When your teenager tells you that they don’t like how they look and they’re anxious about it, your instinct might be to immediately tell them that they are wrong and that they are beautiful, but instead say something to the effect of “I can tell that you’re feeling a little self-conscious about your looks. I don’t feel the same way about how you look.”
By first acknowledging how they are feeling, you validate their emotions and let them know that they have been heard. Otherwise, you risk an argument, which can cause your teenager to close up and avoid communicating their feelings of anxiety moving forward.
Encouraging open communication
When you learn how to help social anxiety in teenager situations, you will naturally begin to encourage more open communication through things like listening without judgment and validating feelings.
It’s best that you continue encouraging open communication by letting them know that you appreciate the fact that they shared how they felt and that they are welcome to do so anytime.
When to consider professional help
There are cases where you might listen to your teenager, and you might learn how to help teenager with social anxiety, but you don’t see improvement with the coping mechanisms you are using, or symptoms get worse.
In some cases, you might want to consider professional therapy. What’s the role of therapy? Professional therapy can provide an avenue for seeking treatment, especially for legitimate social anxiety disorders. Severe cases of social anxiety might be mental health disorders for which your teenager needs medication and therapy.
Types of therapy for social anxiety
Helping teenagers with social anxiety might be something you have to do as a family. There are several types of therapy for social anxiety, but the most common is cognitive behavioral therapy. If your child uses cognitive behavioral therapy, it can offer insight into customized coping skills that might be more effectively deployed by the family as a whole.
Coping strategies for managing social anxiety
There are several ways you can support your teenager with their social anxiety.
Cognitive behavioral techniques are things that you can start implementing in your home even if your child hasn’t participated in cognitive behavioral therapy.
These start with challenging negative thoughts. For example, if your teenager is struggling with anxiety because they believe nobody likes them or they aren’t good enough, you can help them discern between fact and fiction and recognize the falseness of those negative beliefs beginning with the fact that you, as a parent, love them and think they are good enough.
With social anxiety, you can help cope by gradually exposing your teenager to social situations as well.
Relaxation and stress-reduction techniques
It’s important to develop relaxation techniques and stress reduction techniques ahead of time so that these can be practiced at the moment when social anxiety strikes. These can include deep breathing exercises, mindfulness, and meditation, as well as visualization of a peaceful place.
Social skills training
At home, you can work on social skills training by doing role-playing exercises where you might sit down with your teenager and have them act out their worst-case scenarios, and then they’re more realistic outcomes for a given social situation or use things like assertiveness training.
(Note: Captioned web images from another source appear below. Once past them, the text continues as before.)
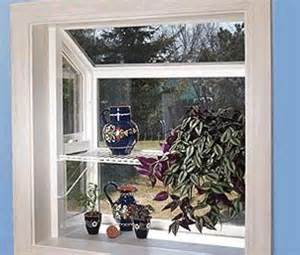 Window Plants Plant Windows Get Domain Pictures Getdomainvids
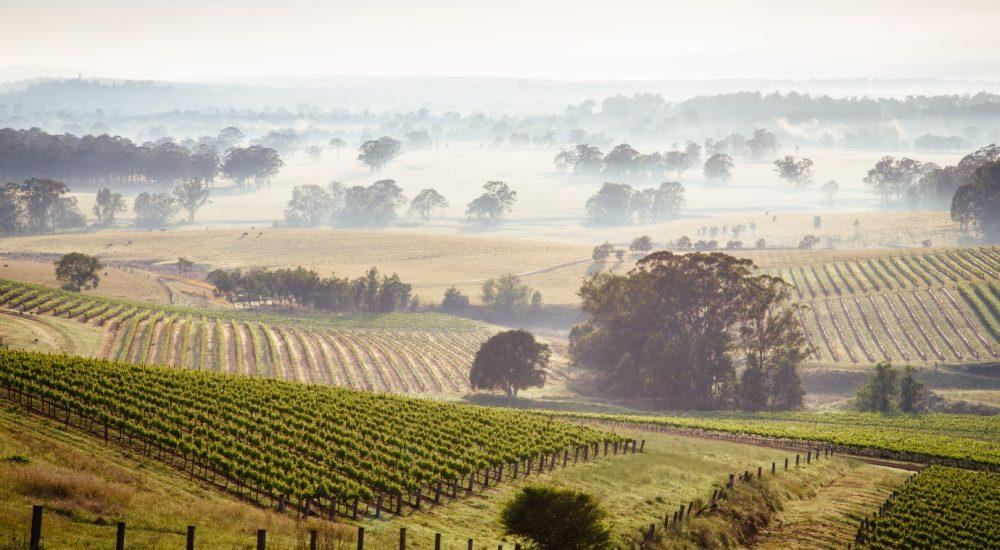 Hunter Valley Vineyards, NSW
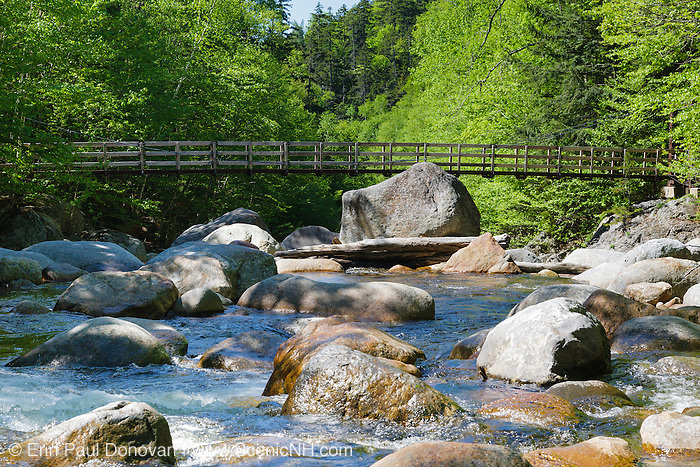 Dry River Wilderness - Foot bridge which crosses the Dry River along the Dry River Trail in Cutt's Grant of the New Hampshire White Mountains.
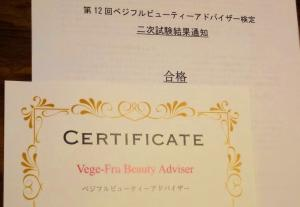 VFBA005_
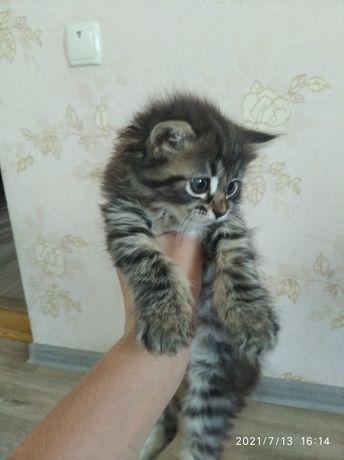 Отдам котёнка девочка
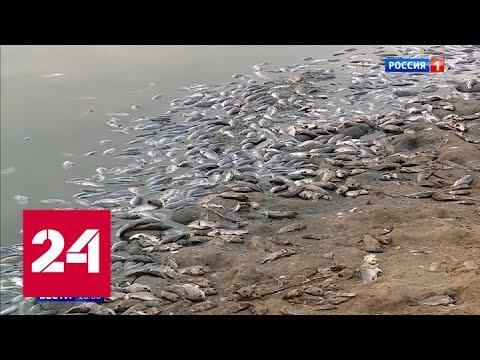 Нехватка кислорода и засуха привели к экологической катастрофе в Калмыкии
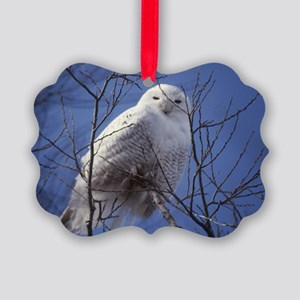 Snowy White Owl, Blue Sky Picture Ornament
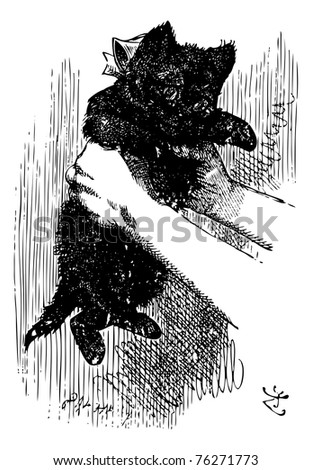 Alice Shakes the Red Kitten - Through the Looking Glass and what Alice Found There original book engraving. -- and it really was a kitten, after all. - stock vector
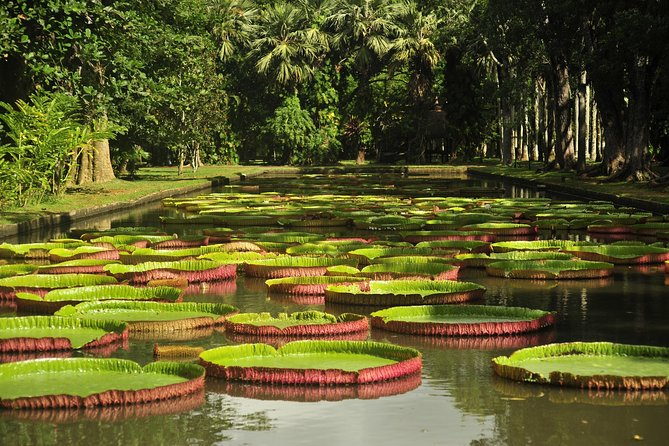 Historical Guided Private Tour, City-SugarWorld-Botanical Garden - Min.2 persons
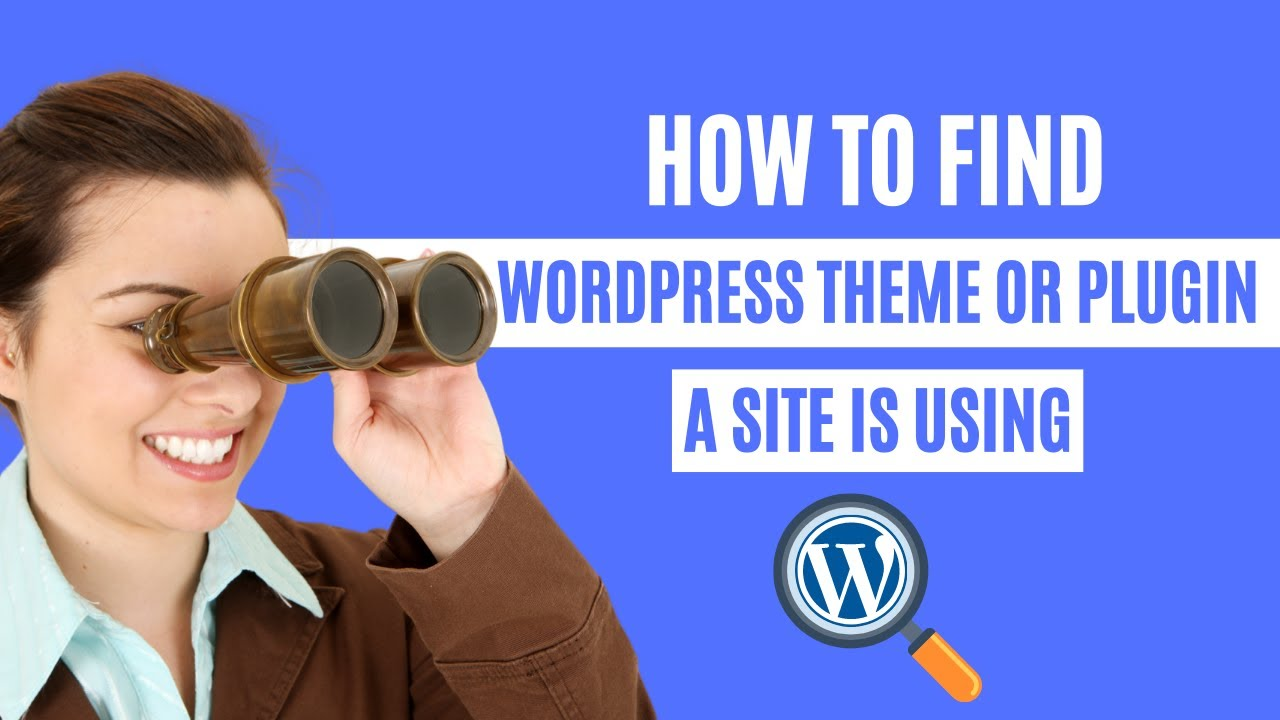 How to find which WordPress Theme or Plugin a site is using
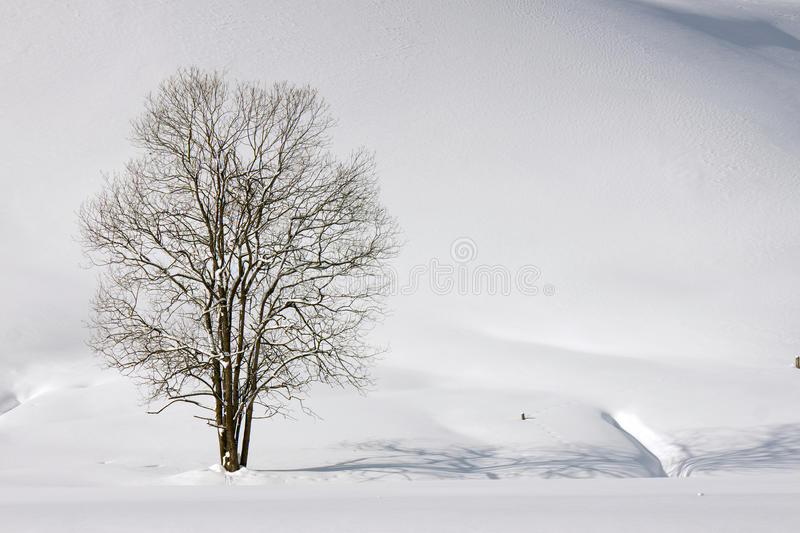 Winter lonelyness stock image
The role of creating a supportive home environment
A supportive home environment is particularly important when teenagers are struggling with school and social anxiety. There will always be challenges, but a supportive home environment can encourage teenagers to learn how to overcome them.
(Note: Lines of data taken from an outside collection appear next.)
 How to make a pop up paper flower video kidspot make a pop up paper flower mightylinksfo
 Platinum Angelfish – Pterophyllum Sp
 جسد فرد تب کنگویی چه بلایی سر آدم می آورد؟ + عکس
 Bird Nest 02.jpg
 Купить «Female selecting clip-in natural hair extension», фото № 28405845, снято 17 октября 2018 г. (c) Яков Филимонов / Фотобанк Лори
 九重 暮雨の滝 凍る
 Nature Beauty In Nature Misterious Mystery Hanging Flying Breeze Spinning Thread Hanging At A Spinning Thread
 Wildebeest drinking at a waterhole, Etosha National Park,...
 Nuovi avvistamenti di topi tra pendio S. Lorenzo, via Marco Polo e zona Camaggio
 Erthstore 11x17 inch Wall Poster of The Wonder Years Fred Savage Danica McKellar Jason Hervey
Long-term management of social anxiety can rely on techniques like developing a growth mindset, preparing for future challenges such as job interviews or college, and maintaining effective coping strategies.
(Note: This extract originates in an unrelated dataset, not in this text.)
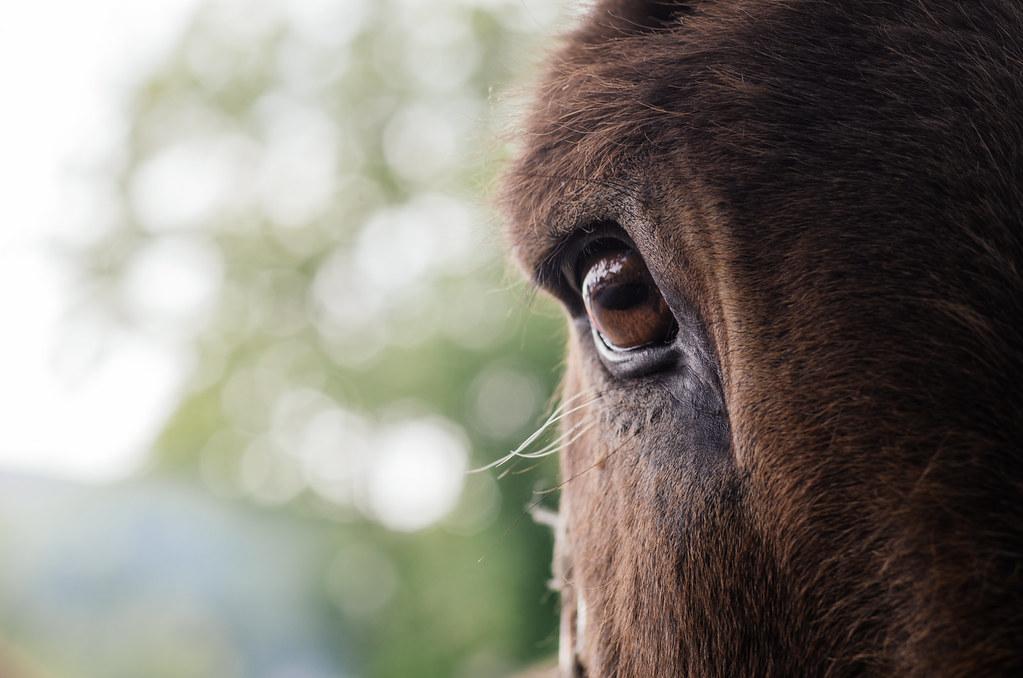 Randonner en argone - Balade en âne - Portrait d'âne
Anxiety looks different for everyone, and that means the strategies and coping techniques you employ might work fine for one child but not for another. Thankfully, there are several options available. If coping mechanisms and support at home aren’t enough, it might be time to consider professional help.
The best way to figure out how to help a teenager with social anxiety is to encourage a collaborative and supportive approach, not just with the whole family but with other individuals like teachers and therapists.